## GOALS
(a) List the goals the second writer in the forum exchange names for playing the game.
(b) Reproduce the passage of the forum exchange between "Yes, it was" and "an exciting one.", inclusive.

Yes, it was about the sex in part, but the high you got was also just from playing the game, trying to pitch yourself and win against this guy, who you knew was a player, and who you knew was a bit of an expert too. YOU knew you were never going to meet him in real life, so it was a safe game, but an exciting one.

He provided a challenge to you, something that was missing in your life, and you were very happy to play that game.

 

Unfortunately...you're right. He was the "God" on the forum and I wanted to win the prize. I got his attention quick and even though the rest of the people on the forum hated my guts I played his game and tried to win on my terms. Flirtation, attention, romance and his time were my goals. He spends so much time on that forum posting and flirting I figured it would be fun for both of us. It wasn't. It was many things but it wasn't fun and then I started to like him a lot even though I knew what he was and felt dirty for playing.

[Records from a spatial question set]
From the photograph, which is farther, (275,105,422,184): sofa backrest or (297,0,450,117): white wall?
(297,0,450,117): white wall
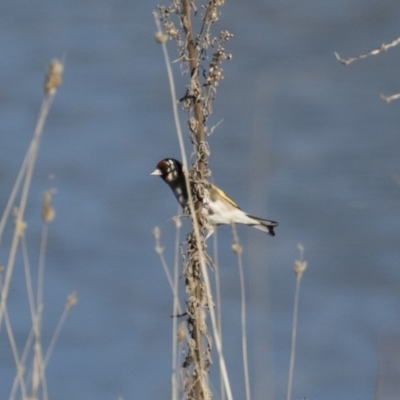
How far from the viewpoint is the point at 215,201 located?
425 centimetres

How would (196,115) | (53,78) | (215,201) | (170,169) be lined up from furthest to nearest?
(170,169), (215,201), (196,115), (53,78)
---
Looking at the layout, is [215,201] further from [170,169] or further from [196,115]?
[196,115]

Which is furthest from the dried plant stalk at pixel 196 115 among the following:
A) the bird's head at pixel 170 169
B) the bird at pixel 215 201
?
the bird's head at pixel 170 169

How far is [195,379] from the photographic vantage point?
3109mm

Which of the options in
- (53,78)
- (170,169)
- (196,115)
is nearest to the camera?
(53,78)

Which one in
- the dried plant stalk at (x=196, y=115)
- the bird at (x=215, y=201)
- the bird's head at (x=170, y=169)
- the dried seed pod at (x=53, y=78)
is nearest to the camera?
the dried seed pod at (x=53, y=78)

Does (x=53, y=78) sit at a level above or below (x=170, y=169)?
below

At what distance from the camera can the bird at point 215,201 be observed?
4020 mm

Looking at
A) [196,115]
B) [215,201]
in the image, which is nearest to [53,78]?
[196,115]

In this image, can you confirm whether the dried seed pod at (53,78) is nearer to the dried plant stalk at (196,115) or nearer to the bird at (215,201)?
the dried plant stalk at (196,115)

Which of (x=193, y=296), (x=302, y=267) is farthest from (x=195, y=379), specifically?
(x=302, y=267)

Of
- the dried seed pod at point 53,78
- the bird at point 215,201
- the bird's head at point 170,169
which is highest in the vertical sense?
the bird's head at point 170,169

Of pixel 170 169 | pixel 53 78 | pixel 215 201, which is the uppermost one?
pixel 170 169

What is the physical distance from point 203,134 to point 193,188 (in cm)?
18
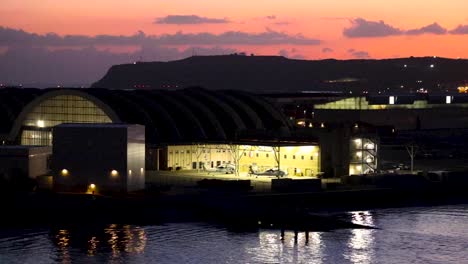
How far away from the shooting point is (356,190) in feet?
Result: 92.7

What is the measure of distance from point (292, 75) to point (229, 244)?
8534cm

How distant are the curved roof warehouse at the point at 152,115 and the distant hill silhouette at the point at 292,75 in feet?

## THE ANSWERS
(a) Flirtation, attention, romance, his time

(b)
Yes, it was about the sex in part, but the high you got was also just from playing the game, trying to pitch yourself and win against this guy, who you knew was a player, and who you knew was a bit of an expert too. YOU knew you were never going to meet him in real life, so it was a safe game, but an exciting one.